- DOCUMENT TEXT -
It was reported on 7 January 2014 that the HR Director of Goodyear was one of 2 executives who were taken hostage in France by a disgruntled workforce, which barricaded them in a room by using a (Goodyear?) tractor tyre. The price of the executives’ release was either a promise not to close the workplace, or the payment of substantial financial compensation. Neither that promise nor financial compensation was forthcoming, so the executives remained in situ and were allowed only water and use of their mobile phones (so that was OK.…). However following police intervention today (something that has been permitted in France since 2008 after similar executive hostages were taken at 3M, Caterpillar and Sony), the Goodyear executives have been freed.
Could the same happen in the UK? It seems unlikely. But if it did, in what context might it happen (and would there be any point, given that the effect on any “agreement” that was reached as a result of this sort of duress would probably be that it was unenforceable anyway)? Leaving aside any comparative assessment of the Anglo-French approach to industrial relations, the areas that are most risky (in terms of causing an emotive workforce to direct its wrath against management) lie in the various situations where information and consultation is a requirement.

- TASK INSTRUCTIONS -
A) Set down, word for word, the stretch of the text on the Goodyear hostages from "It was reported" through "have been freed.".
B) In the text on the Goodyear hostages, what were the executives allowed while they were held?
Rely only on the text on the Goodyear hostages for your answers.

- Data entries -
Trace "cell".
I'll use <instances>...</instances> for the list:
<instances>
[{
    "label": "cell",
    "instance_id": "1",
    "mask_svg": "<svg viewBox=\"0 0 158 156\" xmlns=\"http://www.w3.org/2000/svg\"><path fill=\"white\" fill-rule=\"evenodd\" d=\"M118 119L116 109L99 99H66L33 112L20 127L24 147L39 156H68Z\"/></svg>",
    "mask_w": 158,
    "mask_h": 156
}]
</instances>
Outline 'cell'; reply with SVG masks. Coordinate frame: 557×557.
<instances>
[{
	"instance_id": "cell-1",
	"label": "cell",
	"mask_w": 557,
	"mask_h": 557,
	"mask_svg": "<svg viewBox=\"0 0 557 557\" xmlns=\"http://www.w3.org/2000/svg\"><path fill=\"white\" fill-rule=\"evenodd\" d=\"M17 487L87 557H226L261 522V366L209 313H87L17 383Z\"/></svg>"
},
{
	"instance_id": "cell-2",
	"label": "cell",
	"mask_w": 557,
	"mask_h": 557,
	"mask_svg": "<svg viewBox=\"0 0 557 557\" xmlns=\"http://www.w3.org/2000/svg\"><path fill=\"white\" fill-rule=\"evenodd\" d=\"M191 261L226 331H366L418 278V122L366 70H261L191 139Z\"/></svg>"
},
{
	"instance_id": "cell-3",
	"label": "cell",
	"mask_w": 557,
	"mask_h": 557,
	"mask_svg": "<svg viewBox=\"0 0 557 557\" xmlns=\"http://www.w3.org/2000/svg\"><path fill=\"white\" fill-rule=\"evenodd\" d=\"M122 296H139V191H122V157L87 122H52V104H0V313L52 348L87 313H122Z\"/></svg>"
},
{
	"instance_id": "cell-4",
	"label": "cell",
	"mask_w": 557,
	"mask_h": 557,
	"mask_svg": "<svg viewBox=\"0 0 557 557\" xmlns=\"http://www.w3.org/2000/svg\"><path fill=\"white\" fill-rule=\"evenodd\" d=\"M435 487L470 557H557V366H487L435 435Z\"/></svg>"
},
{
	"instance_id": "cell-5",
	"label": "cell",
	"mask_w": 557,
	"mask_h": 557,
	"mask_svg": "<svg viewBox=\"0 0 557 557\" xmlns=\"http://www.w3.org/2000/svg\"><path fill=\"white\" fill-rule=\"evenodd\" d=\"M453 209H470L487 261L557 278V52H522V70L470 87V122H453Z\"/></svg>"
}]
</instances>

- ANSWERS GIVEN -
A)
It was reported on 7 January 2014 that the HR Director of Goodyear was one of 2 executives who were taken hostage in France by a disgruntled workforce, which barricaded them in a room by using a (Goodyear?) tractor tyre. The price of the executives’ release was either a promise not to close the workplace, or the payment of substantial financial compensation. Neither that promise nor financial compensation was forthcoming, so the executives remained in situ and were allowed only water and use of their mobile phones (so that was OK.…). However following police intervention today (something that has been permitted in France since 2008 after similar executive hostages were taken at 3M, Caterpillar and Sony), the Goodyear executives have been freed.

B) Only water and the use of their mobile phones.